■ Text excerpt:
** Start **

In this case, the caffeine percentage is the target value that you want your model to learn to find, and everything else are your features.
Our training and testing data format can be a pandas dataframe, or it can be a 2D nested list or a 2D numpy array, where each row is one instance (e.g. data from field number 1), and each column is a specific feature (e.g. average temperature).
Our target data format can also be an array, list, or dataframe. Scikit learn is very adaptable and makes it very easy to work with data you’ve would’ve prepared earlier during or after your analysis.
So, for example, your input trainingData could be a pandas dataframe that looks like this
Rainfall | Average Temperature | Average cloud cover | … |
1.5 | 22.5 | 0.15 | … |
… | … | … | … |
Or it could be in a nested listed/2d array like this
[[1.5, 22.5, 0.15, …], […], …]
And your targets could look like [0.012, …]
You could train a simple linear regression model on this data like this
from sklearn.linear_model import LinearRegression
lrReg = LogisticRegression()
lrReg.fit(trainingData,trainingTargets)
predictedValues = lrReg.predict(testingData)
If you want to assess your model performance, you can do the following:
from sklearn.linear_model import LinearRegression
from sklearn.model_selection import cross_val_score
import numpy as np
lrReg = LogisticRegression()
results = cross_val_score(lrReg, trainingData, trainingTargets, scoring=“neg_mean_squared_error”,cv=3)
rmseScores = np.sqrt(-1*results)
Or if you want to train a random forest with 300 decision trees each at most a depth of 5 and each only randomly trained only on 20% of all features at each split to increase diversity you could just do
from sklearn.ensemble import RandomForestRegressor
rfReg = RandomForestRegressor(max_depth=5,
max_features=0.2,
n_estimators=300,
)
rfReg.fit(trainingData,trainingTargets)
predictedValues = rfReg.predict(testingData)
You can see just how little we had to do to train a machine learning model here, and just how easy it is to switch out one for another.
Machine learning, of course, is more than just picking a model and fitting. It’s everything from preparing and pre-processing the data, to completely evaluating and refining one, or several models that may possibly be joined together, to continually improving your model after its gone live and everything in-between.

** End **

■ Information given:
** Start **

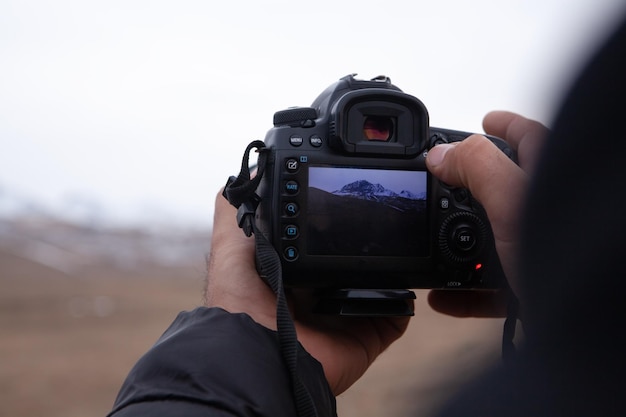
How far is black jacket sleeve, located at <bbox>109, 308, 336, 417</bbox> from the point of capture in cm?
149

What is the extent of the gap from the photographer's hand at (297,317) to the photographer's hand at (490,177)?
24 centimetres

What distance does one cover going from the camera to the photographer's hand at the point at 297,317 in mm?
2143

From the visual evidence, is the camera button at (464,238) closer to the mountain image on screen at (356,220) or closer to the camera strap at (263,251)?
the mountain image on screen at (356,220)

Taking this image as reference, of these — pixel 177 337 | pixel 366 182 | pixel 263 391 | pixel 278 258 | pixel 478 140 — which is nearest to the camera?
pixel 263 391

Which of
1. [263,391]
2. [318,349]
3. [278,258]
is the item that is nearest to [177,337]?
[263,391]

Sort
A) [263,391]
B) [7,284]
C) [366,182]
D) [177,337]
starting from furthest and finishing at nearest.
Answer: [7,284]
[366,182]
[177,337]
[263,391]

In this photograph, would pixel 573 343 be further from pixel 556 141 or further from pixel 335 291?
pixel 335 291

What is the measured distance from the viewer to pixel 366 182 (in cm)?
221

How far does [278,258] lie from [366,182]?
35 centimetres

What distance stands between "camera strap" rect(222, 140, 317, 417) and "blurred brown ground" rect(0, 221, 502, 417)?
0.27m

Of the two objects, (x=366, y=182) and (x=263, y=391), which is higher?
(x=366, y=182)

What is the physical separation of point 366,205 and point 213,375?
80 centimetres

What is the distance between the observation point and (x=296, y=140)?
225 cm

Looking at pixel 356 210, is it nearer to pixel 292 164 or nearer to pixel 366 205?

** End **

■ Objectives:
**A)** From the scikit-learn passage, extract the portion that begins at the words "rfReg.fit(trainingData,trainingTargets)" and stops after the words "and everything in-between.".
**B)** Extract every line of the records that contains the string "strap", treating uppercase and lowercase letters as distinct.
The scikit-learn passage and the records are unrelated and should be treated as separate material.

■ Exercise results:
**A)**
rfReg.fit(trainingData,trainingTargets)
predictedValues = rfReg.predict(testingData)
You can see just how little we had to do to train a machine learning model here, and just how easy it is to switch out one for another.
Machine learning, of course, is more than just picking a model and fitting. It’s everything from preparing and pre-processing the data, to completely evaluating and refining one, or several models that may possibly be joined together, to continually improving your model after its gone live and everything in-between.

**B)**
From the visual evidence, is the camera button at (464,238) closer to the mountain image on screen at (356,220) or closer to the camera strap at (263,251)?
What distance stands between "camera strap" rect(222, 140, 317, 417) and "blurred brown ground" rect(0, 221, 502, 417)?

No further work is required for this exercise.